Nixon foi a Pequim brindar com o Presidente Mao, um monstro tão grande quanto Estaline. Os liberais [sociais-democratas no sentido europeu], nauseados com a nossa aliança com o "regime corrupto e ditatorial" do presidente Ngo Dinh Diem em Saigão, ficaram em êxtase.
A Casa Branca de Nixon comemorou a queda do presidente eleito do Chile, Salvador Allende, pelo general Augusto Pinochet.
Entre outros aliados dos EUA na Guerra Fria, estiveram ditadores e generais asiáticos como Chiang Kai-shek da China, Syngman Rhee and Park Chung-hee da Coreia do Sul, e Suharto da Indonésia.
O ditador em Portugal, António Salazar, e o general Francisco Franco, em Espanha, foram fieis aliados contra o bolchevismo. Mobutu Sese Seko foi durante 32 anos o nosso homem no Congo, como o imperador Haile Selassie o foi na Etiópia.
Anwar Sadat e Hosni Mubarak foram aliados americanos e ditadores no Egipto de 1970 a 2011, até que, em nome de nossos ideais democráticos, lançámos Mubarak, o nosso defeituoso amigo, aos lobos.
Qual é a causa da nossa actual angústia sobre o que está acontecendo no Cairo? Os nossos ideais "democratistas" parecem ter sido atropelados por blindados americanos de transporte de pessoal conduzidos por soldados egípcios treinados pelo exército dos EUA. Quer tal tenha acontecido em defesa dos nossos interesses, os nossos ideais parecem ter sido feridos.
Por trás da nossa ambivalência e paralisia podem ser encontradas várias verdades. Em primeiro lugar, a Guerra Fria, a luta civilizacional de vida ou morte que definiu os nossos tempos, terminou. Nenhum interesse vital dos EUA está em risco no Egipto que possa justificar uma intervenção militar ou o derramamento de sangue americano.
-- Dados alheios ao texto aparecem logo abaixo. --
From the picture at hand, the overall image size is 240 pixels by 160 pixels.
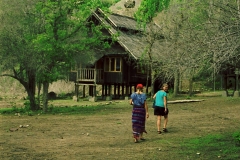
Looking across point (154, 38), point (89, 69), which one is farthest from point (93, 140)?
point (89, 69)

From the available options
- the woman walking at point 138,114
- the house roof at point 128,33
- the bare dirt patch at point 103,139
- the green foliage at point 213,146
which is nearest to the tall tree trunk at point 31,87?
the bare dirt patch at point 103,139

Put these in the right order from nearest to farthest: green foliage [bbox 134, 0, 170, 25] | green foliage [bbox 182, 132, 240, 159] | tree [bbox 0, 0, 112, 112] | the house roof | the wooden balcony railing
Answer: green foliage [bbox 182, 132, 240, 159] < tree [bbox 0, 0, 112, 112] < green foliage [bbox 134, 0, 170, 25] < the house roof < the wooden balcony railing

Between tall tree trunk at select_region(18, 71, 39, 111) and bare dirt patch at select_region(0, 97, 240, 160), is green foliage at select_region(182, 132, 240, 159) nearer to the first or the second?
bare dirt patch at select_region(0, 97, 240, 160)

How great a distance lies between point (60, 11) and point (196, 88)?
22.7 meters

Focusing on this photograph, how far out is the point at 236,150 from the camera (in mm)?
8945

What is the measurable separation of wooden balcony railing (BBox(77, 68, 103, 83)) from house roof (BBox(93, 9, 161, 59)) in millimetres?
3952

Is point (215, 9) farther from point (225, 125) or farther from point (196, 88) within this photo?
point (196, 88)

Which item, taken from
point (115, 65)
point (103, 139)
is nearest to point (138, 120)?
point (103, 139)

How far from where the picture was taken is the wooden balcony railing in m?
32.4

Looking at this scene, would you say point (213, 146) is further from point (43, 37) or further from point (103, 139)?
point (43, 37)

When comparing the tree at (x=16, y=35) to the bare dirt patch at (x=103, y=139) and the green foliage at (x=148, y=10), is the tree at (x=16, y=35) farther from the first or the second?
the green foliage at (x=148, y=10)

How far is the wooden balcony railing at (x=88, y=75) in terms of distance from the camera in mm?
32438

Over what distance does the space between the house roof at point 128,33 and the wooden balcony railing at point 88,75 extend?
3.95 m

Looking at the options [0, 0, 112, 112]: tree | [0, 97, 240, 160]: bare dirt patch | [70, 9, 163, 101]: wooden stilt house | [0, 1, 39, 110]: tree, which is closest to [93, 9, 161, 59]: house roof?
[70, 9, 163, 101]: wooden stilt house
Este é, pois, um problema deles, não nosso, e é o que a maioria dos americanos acredita, e lá a nossa influência está recuando, tal como aconteceu antes de nós com os britânicos, franceses e russos. Deixem-os resolver os seus próprios problemas.
Testemunhando esta verdade está o video do Secretário de Estado John Kerry a inspeccionar o seu iate ao largo de Nantucket enquanto o regime egípcio caía, enquanto Obama, depois de um breve conclave do Conselho de Segurança Nacional, saiu para jogar golfe no fim-de-semana de 4 de Julho, seguindo depois para Camp David.
Hoje, do Egipto ao Líbano, da Síria ao Iraque, trata-se da luta entre islamistas contra secularistas, sunitas contra xiitas, tribo contra tribo, da luta de quem está no poder contra aqueles que querem o poder. A Primavera Árabe deu início à guerra árabe de todos contra todos.
Aquele ano de 1848, quando todos os tronos da Europa foram abalados por revoluções, constituiu um tempo similar. E os antigos prudentes falcões da guerra de 1812, Henry Clay e John Calhoun, encontraram-se novamente no mesmo lado.
A América, diziam eles, deve ficar de fora.
"Inactividade magistral" é o nosso papel, disse Calhoun. Acrescentou Clay, que ao "evitar as guerras distantes da Europa, devemos manter o nosso farol a brilhar intensamente nesta margem ocidental para iluminar todas as nações em vez de arriscar a sua completa extinção no meio das ruínas de repúblicas que já caíram ou ameaçam cair".